In one scene, as the prayer-leader chants he story of the martyrdom of Reza (the eighth Imam whose shrine Mashhad is), the camera focuses on weeping worshipers. There is nothing showy about the tough old men and plumply self- important women breaking down in tears among the crowd. They weep as if expressing a very private sorrow.

Iranians do not have to strain for tradition. For the people is this film at least, the vocabulary of religious life seems personal and full of comfort. Perhaps this accounts for much of the gap between Iran and the US. The language of spritual values embarrasses Westerners, and certainly we would never use it in a diplomatic note. Though Americans refuse to believe it, when Ayatollah Ruhollah Khomeini calls the US "a great Satan," that is exactly what he means. Lacking any contract with US values beyond the evidence displayed by the junk exported to Iran, he sees Americans as a people standing within a great spiritual void.

At the conclusion of "Oh Dear Savious," about a quarter of the audience simply got up and left. One couldn't be sure whether they were voting with their feet against the film program or they simply had other places to go, but a few wellplaced questions elicited responses like, "Yeah, I learned something, they're even crazier than I thought," and "I feel sorry for those Iranians, all that religious [trash] covering up what life's really about."

Amid the shuffle of departing feet, Beeman and Magh Soudlou introduced the second film, "P Like Pelican." Unfortunately, they described it as a political fable, claiming to see in the alliance between the uncorrupted old outcast who is the hero of the film and the young boy who befriends him a paradigm for the relations between "Khomeini and the kids in the street, skipping the generation corrupted by the oil wells."

The film is, in fact, a delicate tale, and stressing its political implications to heavily is like reading Emily Dickinson as if her poems were abolitionist tracts.

The film's central character actually lived in the ruins outside the desert city of Tabas for 40 years. (It was in the desert around Tabas that the aborted American rescue mission was staged.) Kimiavi shows the old man in his cave amid the ruins reciting his poems and teaching the alphabet to a group of taunting boys.

They begin throwing stones at him and he chases them away, but one small boy remains. The boy tells the old man about a pelican, a creature from another world, which has somehow found its way inland to Tabas. He invites the old man to come along to see the miraculous bird. At first the old man protests.

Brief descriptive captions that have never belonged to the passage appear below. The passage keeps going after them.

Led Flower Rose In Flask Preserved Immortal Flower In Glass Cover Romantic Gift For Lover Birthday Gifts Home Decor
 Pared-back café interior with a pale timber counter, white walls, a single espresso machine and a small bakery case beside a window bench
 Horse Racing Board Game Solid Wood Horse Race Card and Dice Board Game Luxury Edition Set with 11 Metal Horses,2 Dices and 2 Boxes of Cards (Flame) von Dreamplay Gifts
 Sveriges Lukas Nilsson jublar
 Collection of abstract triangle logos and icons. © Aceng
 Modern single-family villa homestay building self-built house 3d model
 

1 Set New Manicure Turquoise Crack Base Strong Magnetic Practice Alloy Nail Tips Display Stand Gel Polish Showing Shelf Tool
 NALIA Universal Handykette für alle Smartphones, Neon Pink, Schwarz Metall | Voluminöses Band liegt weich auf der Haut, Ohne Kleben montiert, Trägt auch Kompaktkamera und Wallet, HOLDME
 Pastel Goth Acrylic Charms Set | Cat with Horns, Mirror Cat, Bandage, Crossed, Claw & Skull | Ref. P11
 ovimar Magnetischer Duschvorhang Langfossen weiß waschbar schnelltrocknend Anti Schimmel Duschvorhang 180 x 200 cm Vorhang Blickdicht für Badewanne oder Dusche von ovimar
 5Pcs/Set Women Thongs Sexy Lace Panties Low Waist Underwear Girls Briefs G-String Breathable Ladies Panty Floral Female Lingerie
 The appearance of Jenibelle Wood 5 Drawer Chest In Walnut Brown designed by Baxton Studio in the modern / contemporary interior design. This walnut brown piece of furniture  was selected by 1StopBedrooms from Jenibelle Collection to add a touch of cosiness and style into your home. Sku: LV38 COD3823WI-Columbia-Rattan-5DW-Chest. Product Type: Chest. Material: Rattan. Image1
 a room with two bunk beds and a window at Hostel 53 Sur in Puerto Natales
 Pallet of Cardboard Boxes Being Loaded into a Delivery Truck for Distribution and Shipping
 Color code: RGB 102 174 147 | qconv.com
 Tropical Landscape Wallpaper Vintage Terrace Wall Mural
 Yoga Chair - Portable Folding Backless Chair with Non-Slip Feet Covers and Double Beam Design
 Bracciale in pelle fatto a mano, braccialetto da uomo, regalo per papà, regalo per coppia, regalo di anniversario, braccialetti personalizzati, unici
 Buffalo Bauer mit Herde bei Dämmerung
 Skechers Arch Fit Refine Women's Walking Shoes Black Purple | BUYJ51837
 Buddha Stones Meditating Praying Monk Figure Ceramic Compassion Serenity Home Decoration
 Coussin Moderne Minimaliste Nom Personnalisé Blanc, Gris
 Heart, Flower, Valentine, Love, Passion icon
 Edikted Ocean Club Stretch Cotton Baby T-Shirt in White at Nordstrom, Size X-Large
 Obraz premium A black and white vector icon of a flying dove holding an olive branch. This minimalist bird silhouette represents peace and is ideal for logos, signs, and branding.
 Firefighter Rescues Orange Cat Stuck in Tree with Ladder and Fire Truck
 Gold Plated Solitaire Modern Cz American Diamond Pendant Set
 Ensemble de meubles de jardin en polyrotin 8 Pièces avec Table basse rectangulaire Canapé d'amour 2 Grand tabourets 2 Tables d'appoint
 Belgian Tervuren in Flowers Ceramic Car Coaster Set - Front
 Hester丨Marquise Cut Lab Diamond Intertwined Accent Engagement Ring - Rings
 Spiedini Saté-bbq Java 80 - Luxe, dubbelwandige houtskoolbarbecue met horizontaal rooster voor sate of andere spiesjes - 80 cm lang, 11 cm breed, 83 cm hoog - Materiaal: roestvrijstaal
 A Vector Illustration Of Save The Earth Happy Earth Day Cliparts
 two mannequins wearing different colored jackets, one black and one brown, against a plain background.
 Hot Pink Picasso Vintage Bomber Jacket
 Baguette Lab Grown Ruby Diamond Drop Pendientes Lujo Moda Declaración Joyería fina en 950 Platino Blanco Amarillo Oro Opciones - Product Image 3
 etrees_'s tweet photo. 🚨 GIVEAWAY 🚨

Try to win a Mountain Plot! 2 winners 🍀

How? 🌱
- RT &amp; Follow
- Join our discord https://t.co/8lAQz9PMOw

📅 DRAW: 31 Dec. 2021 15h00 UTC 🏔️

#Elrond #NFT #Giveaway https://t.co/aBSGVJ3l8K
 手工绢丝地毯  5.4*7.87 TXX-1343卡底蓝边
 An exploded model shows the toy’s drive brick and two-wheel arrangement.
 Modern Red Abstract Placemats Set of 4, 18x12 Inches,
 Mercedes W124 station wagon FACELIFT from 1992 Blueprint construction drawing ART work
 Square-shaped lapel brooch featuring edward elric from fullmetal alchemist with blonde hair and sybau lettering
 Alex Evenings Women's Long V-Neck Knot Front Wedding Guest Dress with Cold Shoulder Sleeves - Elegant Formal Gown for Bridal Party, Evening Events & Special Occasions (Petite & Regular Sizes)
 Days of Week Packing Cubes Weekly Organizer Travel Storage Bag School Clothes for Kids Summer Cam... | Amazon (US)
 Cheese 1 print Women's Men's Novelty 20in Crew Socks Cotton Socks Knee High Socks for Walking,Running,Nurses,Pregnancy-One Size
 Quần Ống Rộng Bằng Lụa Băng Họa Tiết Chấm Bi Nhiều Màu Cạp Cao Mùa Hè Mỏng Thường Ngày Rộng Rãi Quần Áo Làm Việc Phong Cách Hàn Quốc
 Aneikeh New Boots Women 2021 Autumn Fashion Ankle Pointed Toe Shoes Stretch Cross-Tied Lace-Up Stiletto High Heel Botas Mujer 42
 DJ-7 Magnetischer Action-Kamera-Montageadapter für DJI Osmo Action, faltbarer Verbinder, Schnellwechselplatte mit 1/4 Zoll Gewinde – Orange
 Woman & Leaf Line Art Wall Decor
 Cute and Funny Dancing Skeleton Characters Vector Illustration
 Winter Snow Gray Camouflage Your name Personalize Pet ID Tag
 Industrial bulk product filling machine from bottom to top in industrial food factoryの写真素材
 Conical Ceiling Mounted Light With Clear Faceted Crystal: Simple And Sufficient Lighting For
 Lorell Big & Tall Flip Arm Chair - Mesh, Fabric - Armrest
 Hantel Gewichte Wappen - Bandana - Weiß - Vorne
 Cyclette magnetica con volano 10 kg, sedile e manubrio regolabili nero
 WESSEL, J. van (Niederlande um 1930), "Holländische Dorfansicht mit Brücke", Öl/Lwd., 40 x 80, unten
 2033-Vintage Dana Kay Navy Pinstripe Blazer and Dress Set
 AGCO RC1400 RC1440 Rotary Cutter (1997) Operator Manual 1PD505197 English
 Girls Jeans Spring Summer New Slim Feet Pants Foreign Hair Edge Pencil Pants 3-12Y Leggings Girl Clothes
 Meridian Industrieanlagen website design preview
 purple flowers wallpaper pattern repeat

"I've lived in these ruins for 40 years," he says; "I can wait a little longer for the pelican to come to me."

But the boy finally convinces the old man to take the journey. The encounter of the old man and the pelican is a silent moment of poetry: As he splashes alongside the heaven-sent bird, the young boy clapping his hands in the background, the screen is suddenly filled with the image of dustry ruins collapsing -- a new world is about to be created

It's not difficult to see some parallels to the political mythology here, as the uncorrupted old man and the innocent youth join forces to create a messianic moment, but it is not something one wants to speak of too loudly. Obviously, politics was far from Kimiavi's mind when he created the film nine years ago.

When the lights came up after "P Like Pelican," most of the audience stayed on for the open discussion that had been promised. The first questions ranged from "Why aren't the Iranians Arabs?" to "Where is that pelican now?" But for the most part, the discussion was an earnest and impressive exercise in understanding.

As the questions and answers continued, broadening into some rather sophisticated analyses of Iranian society, the man sitting next to me whispered, "Sure, I could tell you how understandable Hitler was within the context of his soceity, too," and there is little doubt that reservations like these were nagging at many people's minds

But still, the discussion in that shadowy room beneath the Hall of Asian Peoples seemed objective, with perspective and a humanistic focus. One wishes Ayatollah Knomeini could have heard this attitude. As one woman said at the end of the program: "I appreciate learning so much about the Iranians. Now I want to know when they are going to start trying to understand us."